"Summin's comin'."
"Mphm." Dollface grunted back to her sister.
Small town, small world.
When the richest man in the world showed up to see his baby girl and some random Elmore kids, people took note.
They had a connection somehow, and an online consiracy theorist, a real crackpot by the name of Shane Dawson, the one that made up stupid theories about Chuck E. Cheese's recycling pizzas, had decided the leader of the Fazbear Band girl group was somehow connected to Funtum after digging up a youtube video.
The video in question included Fazbear and Regina talking about random shit.
And the line 'My sister from the states.'
Regina puffed away like a chimney next to Dollface in the matching rocking chair Great Great Grandpa Cowatch had fixed in his basement in South Elmore as a wedding present to his soon-to-be Fiancé, now wife. Reggie rocked back and forth in her green vest and trucker hat, puffs floating from her mouth around the limply dangling Marlboro as she huddled in Eustace Cowatch's old Carhart jacket.
"Thought I told y'all t'quit."
"I don' giv'a shit." Reggie replied.
Dollface snorted. They'd have to check the bear traps in the woods behind the house.
Not like any bears were out and about at this time.
Reggie stomped a hiking boot on the wooden boards of the porch to announce the arrival.
Dollface looked ahead on the flat horizon of the Cowatch family's driveway just an expanse of gravel stopped by empty, flat, and long harvested farming fields.
Just an endlessly dull expanse of gray.
Like the sky full of equally grey turtle shit-like clouds.
Regina stomped again as the greasy shitbag snuck up. The little rat of a man jumped at the sound.
He was hiding something.
"Chuckie- Charles- Custer." Dollface said, unblinking behind rose gold aviators, ones that matched Reggie's.
Chuckie Custer looked at the girls, shoving the lump in his pocket further in. "Y-yes?"
"You Missy's uncle 'r summin'?"
"Y-yes?" Chuckie said, not as prepared as he thought he was.
"So, uh, what'cha doin' here?" Dollface asked, leather bomber creaking as she leaned over the armrest closest to the porch railing.
"Just wanted to con-gra-joo-late ya on yer leavin'."
"Oh, why thank ya kin'ly, sir." Reggie said.
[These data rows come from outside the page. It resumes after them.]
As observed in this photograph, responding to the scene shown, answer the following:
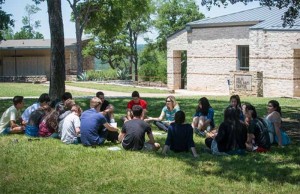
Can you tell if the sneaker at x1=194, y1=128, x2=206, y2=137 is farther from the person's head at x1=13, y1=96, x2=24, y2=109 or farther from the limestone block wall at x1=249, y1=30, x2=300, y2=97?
the limestone block wall at x1=249, y1=30, x2=300, y2=97

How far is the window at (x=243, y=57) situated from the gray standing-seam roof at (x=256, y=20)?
1.59 metres

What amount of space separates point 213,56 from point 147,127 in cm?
2281

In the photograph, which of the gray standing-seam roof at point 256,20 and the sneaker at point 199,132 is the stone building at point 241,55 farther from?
the sneaker at point 199,132

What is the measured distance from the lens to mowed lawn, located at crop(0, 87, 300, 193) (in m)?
6.49

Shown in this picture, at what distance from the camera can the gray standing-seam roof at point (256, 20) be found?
25.8 m

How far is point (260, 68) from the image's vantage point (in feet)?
87.1

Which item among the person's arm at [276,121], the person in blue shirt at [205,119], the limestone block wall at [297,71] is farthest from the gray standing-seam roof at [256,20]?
the person's arm at [276,121]

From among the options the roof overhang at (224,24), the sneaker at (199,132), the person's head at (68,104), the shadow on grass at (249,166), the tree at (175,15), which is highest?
the tree at (175,15)

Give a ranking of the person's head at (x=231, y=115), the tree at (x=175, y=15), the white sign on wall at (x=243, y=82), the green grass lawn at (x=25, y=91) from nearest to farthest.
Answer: the person's head at (x=231, y=115)
the green grass lawn at (x=25, y=91)
the white sign on wall at (x=243, y=82)
the tree at (x=175, y=15)

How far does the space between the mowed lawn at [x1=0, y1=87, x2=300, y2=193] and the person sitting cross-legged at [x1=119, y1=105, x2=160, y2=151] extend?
235mm

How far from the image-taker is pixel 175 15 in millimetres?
47719

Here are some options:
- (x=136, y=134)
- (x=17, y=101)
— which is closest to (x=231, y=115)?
(x=136, y=134)

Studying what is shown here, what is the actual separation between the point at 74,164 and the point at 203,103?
12.7 feet

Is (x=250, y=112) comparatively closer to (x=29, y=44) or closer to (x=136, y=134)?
(x=136, y=134)
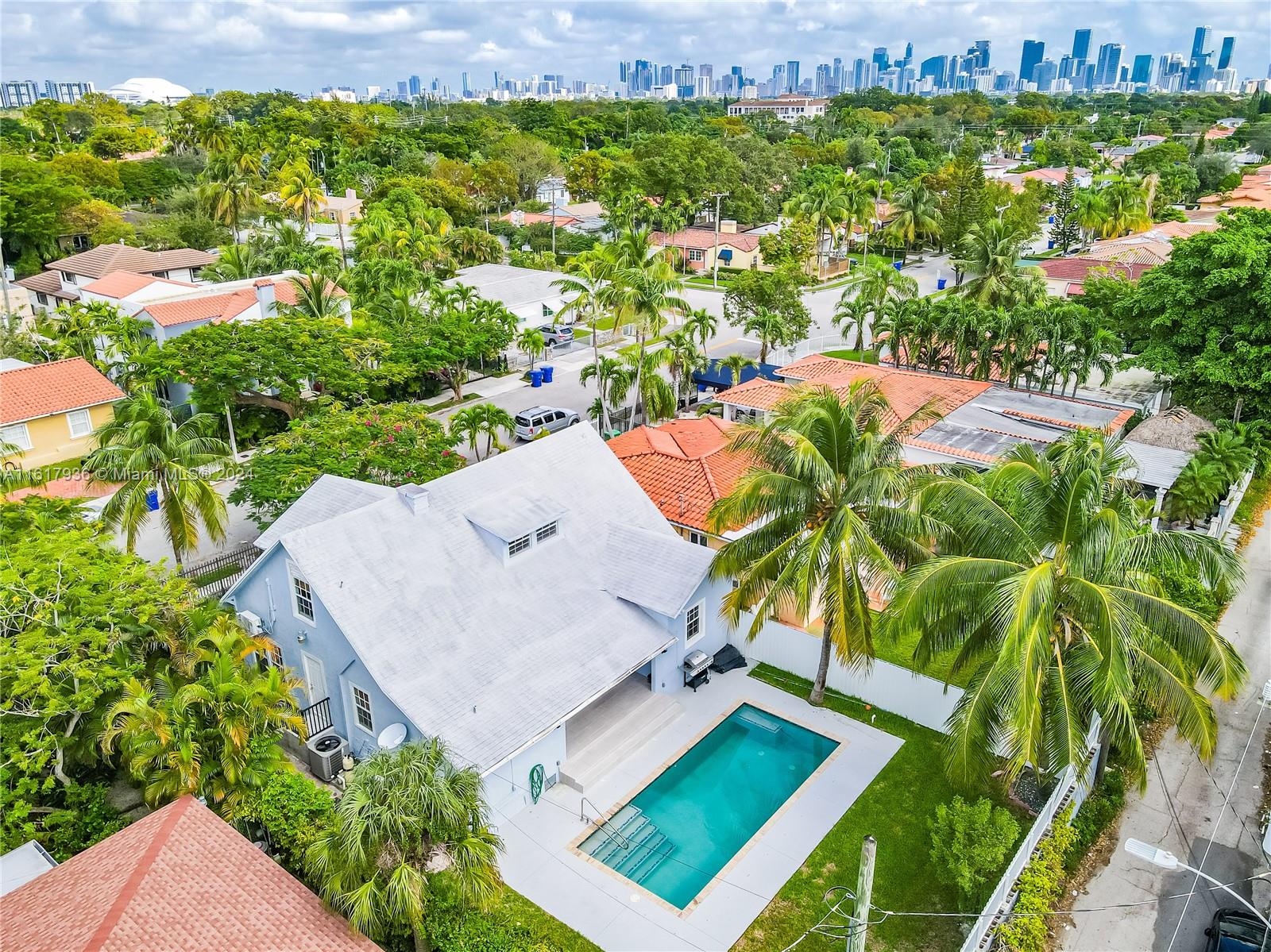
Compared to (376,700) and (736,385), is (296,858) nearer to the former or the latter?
(376,700)

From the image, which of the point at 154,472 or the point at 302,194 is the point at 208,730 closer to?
the point at 154,472

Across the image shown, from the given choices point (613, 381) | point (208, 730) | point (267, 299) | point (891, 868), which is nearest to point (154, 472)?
point (208, 730)

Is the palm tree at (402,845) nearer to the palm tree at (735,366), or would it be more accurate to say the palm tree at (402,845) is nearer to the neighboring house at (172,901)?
the neighboring house at (172,901)

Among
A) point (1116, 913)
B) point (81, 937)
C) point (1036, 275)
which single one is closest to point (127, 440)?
point (81, 937)

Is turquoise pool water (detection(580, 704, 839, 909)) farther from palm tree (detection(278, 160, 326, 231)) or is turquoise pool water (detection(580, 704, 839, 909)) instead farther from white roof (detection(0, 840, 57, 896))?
Result: palm tree (detection(278, 160, 326, 231))

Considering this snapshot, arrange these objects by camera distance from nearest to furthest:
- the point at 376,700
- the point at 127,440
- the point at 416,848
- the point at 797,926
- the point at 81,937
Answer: the point at 81,937 → the point at 416,848 → the point at 797,926 → the point at 376,700 → the point at 127,440
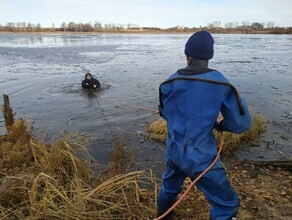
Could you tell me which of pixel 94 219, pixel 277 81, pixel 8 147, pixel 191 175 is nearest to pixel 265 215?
pixel 191 175

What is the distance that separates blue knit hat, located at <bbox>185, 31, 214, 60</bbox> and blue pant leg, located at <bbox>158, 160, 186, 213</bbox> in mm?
1159

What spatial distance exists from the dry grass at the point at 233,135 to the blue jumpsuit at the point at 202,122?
365 centimetres

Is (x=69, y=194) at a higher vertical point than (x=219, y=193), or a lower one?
lower

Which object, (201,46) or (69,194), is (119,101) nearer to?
(69,194)

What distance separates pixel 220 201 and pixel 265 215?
54.2 inches

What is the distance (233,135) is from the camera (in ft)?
21.9

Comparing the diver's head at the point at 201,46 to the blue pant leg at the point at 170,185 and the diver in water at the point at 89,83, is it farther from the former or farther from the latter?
the diver in water at the point at 89,83

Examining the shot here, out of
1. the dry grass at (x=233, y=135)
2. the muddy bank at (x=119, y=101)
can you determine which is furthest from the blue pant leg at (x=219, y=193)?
the dry grass at (x=233, y=135)

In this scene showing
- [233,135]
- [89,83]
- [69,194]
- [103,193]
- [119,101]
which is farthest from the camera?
[89,83]

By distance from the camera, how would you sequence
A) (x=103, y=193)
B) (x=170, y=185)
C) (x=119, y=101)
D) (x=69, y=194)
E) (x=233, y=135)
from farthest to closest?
(x=119, y=101), (x=233, y=135), (x=69, y=194), (x=103, y=193), (x=170, y=185)

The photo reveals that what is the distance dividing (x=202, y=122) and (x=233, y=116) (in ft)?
0.94

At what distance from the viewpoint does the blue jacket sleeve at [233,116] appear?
2721mm

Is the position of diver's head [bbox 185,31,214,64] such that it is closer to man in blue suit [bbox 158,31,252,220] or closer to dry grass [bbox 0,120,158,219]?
man in blue suit [bbox 158,31,252,220]

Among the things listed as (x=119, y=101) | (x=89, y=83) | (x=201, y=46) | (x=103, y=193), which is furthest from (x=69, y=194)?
(x=89, y=83)
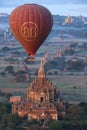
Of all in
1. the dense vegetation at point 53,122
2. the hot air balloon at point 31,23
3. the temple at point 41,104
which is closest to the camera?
the hot air balloon at point 31,23

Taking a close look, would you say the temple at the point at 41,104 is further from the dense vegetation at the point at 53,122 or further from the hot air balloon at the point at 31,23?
the hot air balloon at the point at 31,23

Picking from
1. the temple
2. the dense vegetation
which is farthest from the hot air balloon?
the temple

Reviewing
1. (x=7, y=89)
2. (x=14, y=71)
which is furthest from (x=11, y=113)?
(x=14, y=71)

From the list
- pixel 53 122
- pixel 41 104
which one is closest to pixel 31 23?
pixel 53 122

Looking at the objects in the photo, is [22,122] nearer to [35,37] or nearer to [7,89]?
[35,37]

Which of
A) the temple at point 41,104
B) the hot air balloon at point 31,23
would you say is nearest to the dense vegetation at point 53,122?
the temple at point 41,104

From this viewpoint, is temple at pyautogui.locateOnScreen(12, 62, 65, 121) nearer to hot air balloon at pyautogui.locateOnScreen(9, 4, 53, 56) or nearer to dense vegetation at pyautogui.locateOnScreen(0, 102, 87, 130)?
dense vegetation at pyautogui.locateOnScreen(0, 102, 87, 130)

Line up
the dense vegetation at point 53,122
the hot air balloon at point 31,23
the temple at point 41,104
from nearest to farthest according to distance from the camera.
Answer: the hot air balloon at point 31,23
the dense vegetation at point 53,122
the temple at point 41,104

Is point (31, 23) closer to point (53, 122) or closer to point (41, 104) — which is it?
point (53, 122)
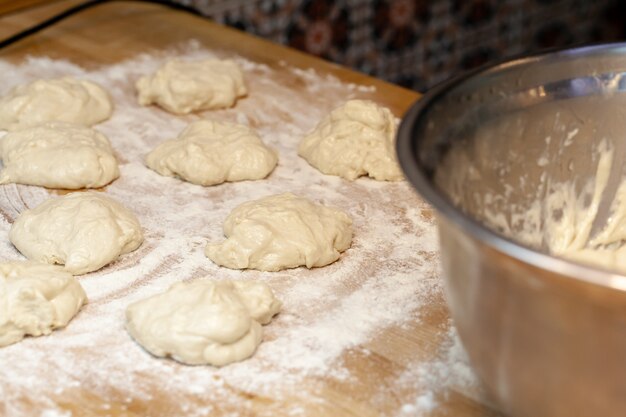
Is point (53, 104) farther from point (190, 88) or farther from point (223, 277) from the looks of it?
point (223, 277)

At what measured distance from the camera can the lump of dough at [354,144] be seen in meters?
1.85

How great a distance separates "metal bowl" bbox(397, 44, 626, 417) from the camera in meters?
0.91

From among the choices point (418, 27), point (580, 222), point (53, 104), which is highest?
point (580, 222)

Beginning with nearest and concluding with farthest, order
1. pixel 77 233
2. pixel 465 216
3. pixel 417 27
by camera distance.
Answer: pixel 465 216 → pixel 77 233 → pixel 417 27

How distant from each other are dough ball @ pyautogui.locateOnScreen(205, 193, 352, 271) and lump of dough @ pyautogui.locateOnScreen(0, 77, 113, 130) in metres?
0.58

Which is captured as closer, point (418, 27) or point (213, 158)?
point (213, 158)

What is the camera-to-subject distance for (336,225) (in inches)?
63.4

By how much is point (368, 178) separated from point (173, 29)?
0.94m

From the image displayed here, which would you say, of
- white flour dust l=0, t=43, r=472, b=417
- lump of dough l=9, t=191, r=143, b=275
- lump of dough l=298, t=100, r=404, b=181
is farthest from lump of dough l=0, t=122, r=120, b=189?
lump of dough l=298, t=100, r=404, b=181

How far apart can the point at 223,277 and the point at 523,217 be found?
516 mm

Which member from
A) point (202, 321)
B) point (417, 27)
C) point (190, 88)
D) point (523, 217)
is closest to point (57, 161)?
point (190, 88)

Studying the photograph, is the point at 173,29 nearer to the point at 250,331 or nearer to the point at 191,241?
the point at 191,241

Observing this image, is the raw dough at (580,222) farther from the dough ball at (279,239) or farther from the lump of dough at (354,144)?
the lump of dough at (354,144)

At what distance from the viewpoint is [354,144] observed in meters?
1.88
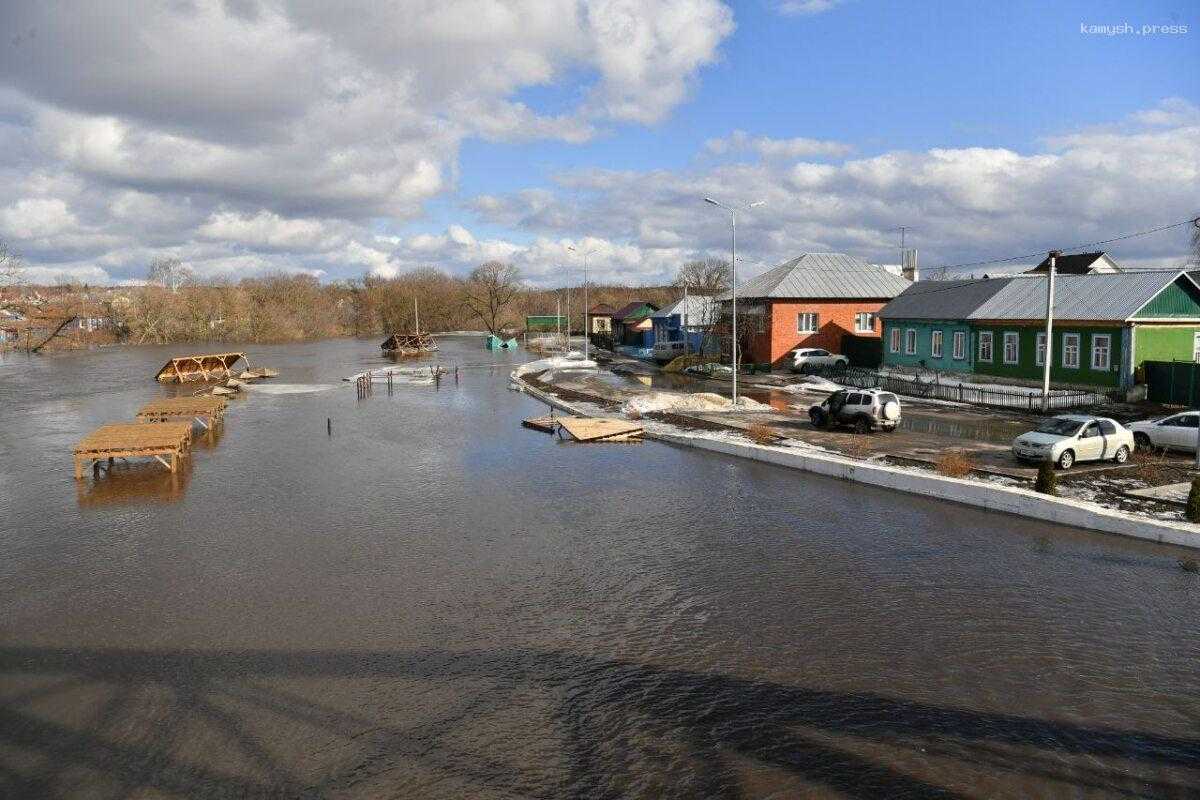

It was like they had targets on their backs.
It just took the town sixteen years for the world to realize it.
"What's in yer pocket?" Dollface asked, cutting to the point.
"Oh, just a lil gift." Chuckie said, nodding and pursing his thin lips. It made him look like a balding fish or a snake that swallowed a rubber ball. Chuckie pulled out two Funtum lollipops.
"Othuh pocket." Dollface said, standing with her Grandfather's deer hunting rifle. Regina handed her the box of buckshot, hair poofing out in a spiralling mess around her grandfather's favorite summer cap.
"Well I don't think ya wanna, it's just some stuff I need t'drop off." he nervously giggled to himself.
"Drop off where?" Reggie asked accusingly.
Chuckie stammered, watching Dollface.
Dollface grabbed two shell and snapped them with her thumb into the two holes off the sideways barrel. "Y'all know my first deer was a ten-point buck. I was eleven."
Chuckie watched her snap the double barreled shotgun shut, wood to steel. "Fed us fer months."
"Well, that's real nice." Chuckie said, gulping. He backed away, hands in his ripped vest pockets again.
Dollface listened to the chick-chack as she cocked the gun. "Since? Five t'eight pointers, twelve rabbits, sev'ral quail, an' a pheasant. That last one was, th'pheasant, was an…."
Dollface braced the butt of the shotgun against her, then finished, "Accident."
Chuckie gulped.
"Happy Nondenominational Holidays, motherfucker."